There is a very serious side to Halloween, though (amid the pumpkins, broomsticks and 19-year-olds banging on your door from October 4 onwards demanding money) – and that’s getting a good costume. I’ve already started scoping eBay. Primarily because they say the thing’s coming from somewhere in the UK yet the company is ‘registered’ in Beijing and takes months to arrive (unless I’m a bit dumb and Beijing is in Wales or something. This is entirely possible given my geography skills – I legitimately believed that Peru was a posh suburb in London. My reasoning? Paddington wears a duffle coat and speaks with a British accent).

Anyway, I’m in the middle of finding ANOTHER Halloween costume after I received the one I originally ordered last month. On the picture it looked divine – delicate, satin fabric laced with diamond-helpers and expensive looking velvet trim. “I’m gonna look like a sexy version of… that Frozen lass,” I beamed.

Giddy, I grabbed it from the postman when I heard his rat-a-tat-tat and headed to sofa, furiously unwrapped what was stylized as a “super gorgeous lady witch princess fairytale Halloween gown dress size XXXXS to plus XXXXXLLL”.

“What the….?” I asked as I pulled out an arm. It looked like someone had attacked a white shell suit with some glitter and stapled on some dirty, faded pipe cleaners.

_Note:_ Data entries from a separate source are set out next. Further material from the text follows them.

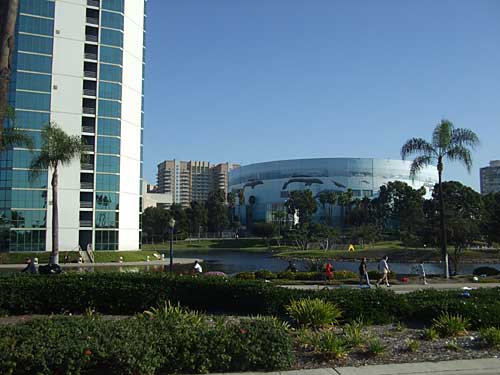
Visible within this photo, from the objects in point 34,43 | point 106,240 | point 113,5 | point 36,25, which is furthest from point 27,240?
point 113,5

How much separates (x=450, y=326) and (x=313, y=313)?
2.87 meters

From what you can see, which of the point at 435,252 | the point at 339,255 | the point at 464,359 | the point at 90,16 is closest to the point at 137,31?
the point at 90,16

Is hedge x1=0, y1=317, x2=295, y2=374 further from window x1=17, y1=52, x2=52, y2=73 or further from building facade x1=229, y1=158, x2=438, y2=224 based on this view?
building facade x1=229, y1=158, x2=438, y2=224

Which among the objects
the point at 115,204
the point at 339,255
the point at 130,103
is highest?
the point at 130,103

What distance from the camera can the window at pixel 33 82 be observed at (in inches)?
2420

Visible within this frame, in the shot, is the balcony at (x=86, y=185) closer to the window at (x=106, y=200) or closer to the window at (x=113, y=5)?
the window at (x=106, y=200)

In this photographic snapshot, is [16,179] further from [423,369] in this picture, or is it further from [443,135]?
[423,369]

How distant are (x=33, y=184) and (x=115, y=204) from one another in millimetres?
10718

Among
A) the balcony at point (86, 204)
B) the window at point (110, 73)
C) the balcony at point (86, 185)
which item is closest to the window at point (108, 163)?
the balcony at point (86, 185)

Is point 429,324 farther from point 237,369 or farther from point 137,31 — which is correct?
point 137,31

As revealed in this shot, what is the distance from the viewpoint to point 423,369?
8.22 m

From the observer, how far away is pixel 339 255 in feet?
278

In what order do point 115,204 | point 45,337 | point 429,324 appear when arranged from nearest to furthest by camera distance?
point 45,337, point 429,324, point 115,204

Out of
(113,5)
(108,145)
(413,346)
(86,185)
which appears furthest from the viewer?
(113,5)
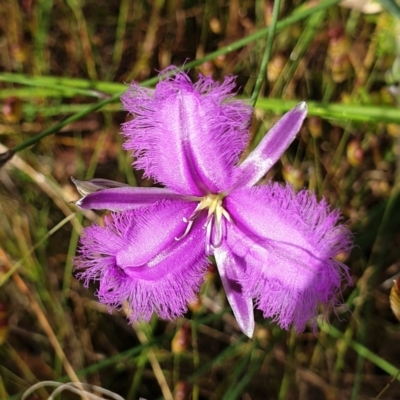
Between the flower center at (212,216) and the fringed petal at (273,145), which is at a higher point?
the fringed petal at (273,145)

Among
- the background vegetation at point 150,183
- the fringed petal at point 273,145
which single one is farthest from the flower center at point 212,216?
the background vegetation at point 150,183

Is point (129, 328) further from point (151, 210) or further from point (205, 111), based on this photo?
point (205, 111)

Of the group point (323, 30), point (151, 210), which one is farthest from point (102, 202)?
point (323, 30)

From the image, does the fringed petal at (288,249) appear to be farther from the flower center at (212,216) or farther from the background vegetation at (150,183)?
the background vegetation at (150,183)

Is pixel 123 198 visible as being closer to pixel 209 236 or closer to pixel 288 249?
pixel 209 236

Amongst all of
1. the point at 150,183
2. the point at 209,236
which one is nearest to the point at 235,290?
the point at 209,236

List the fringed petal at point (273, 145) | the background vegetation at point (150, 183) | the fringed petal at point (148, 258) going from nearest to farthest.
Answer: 1. the fringed petal at point (273, 145)
2. the fringed petal at point (148, 258)
3. the background vegetation at point (150, 183)

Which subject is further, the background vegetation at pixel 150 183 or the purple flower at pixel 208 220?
the background vegetation at pixel 150 183
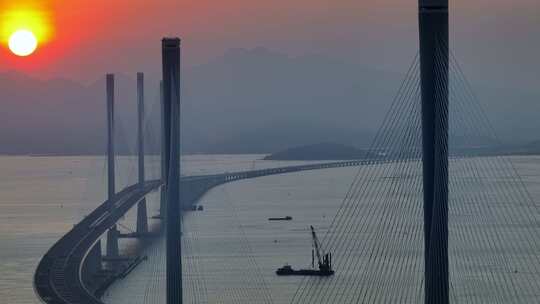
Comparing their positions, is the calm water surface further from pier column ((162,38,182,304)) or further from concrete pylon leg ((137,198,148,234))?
pier column ((162,38,182,304))

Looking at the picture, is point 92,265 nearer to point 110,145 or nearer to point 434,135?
point 110,145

I went full-on Hulk when I saw it. Despite being an XXL it looked barely big enough for my three-year-old to fit into. The “velvet” was clearly something you get in a kid’s craft set and I could see all the way through the holes to Peru in the so called “soft, delicate fabric”. Paddington would have been wetting himself.

In a moment of madness (exacerbated by fury), I decided to see if it looked any better on. Us women will cling onto any tiny speck of hope when it comes to clothes: “Oh yeah… the label says it’s a 12 but it looks stretchy. It’s got a bit of give.” What’s it gonna give us? Give way in my case, or so I hoped.

I managed to get it over my head before the fabric really set in and my arms were pinned in what I can only describe as zombie-esque. My arms dangled near my head, out-stretched and no amount of wiggling was going to dislodge the fabric now cutting into my flesh. In fact, the more I moved the deeper the cheap polyester embedded itself into my skin.

I managed to bend over the bath to grab some scissors but quickly realized that all I could do was hold them as far away from my body as possible, my joints frozen.

Not long after the kids returned from school and my eldest seemed genuinely impressed with my outfit. “It’s good! Just like song!” he smiled.

“I don’t think there’s any blood in my midsection.” I was worried. “My insides are dying. What song?”

He quickly burst into a rendition of Thriller (complete with zombie dance moves). Fitting, as I wouldn’t have been out of place lurking in the dark.

“I like it, it’s retro.” He nodded before heading for some Monster Munch.

I finally persuaded him to cut me loose and eventually the blood started flowing. I hope my Paddington outfit arrives on time – I’d much rather go as a cool, Cockney bear anyway.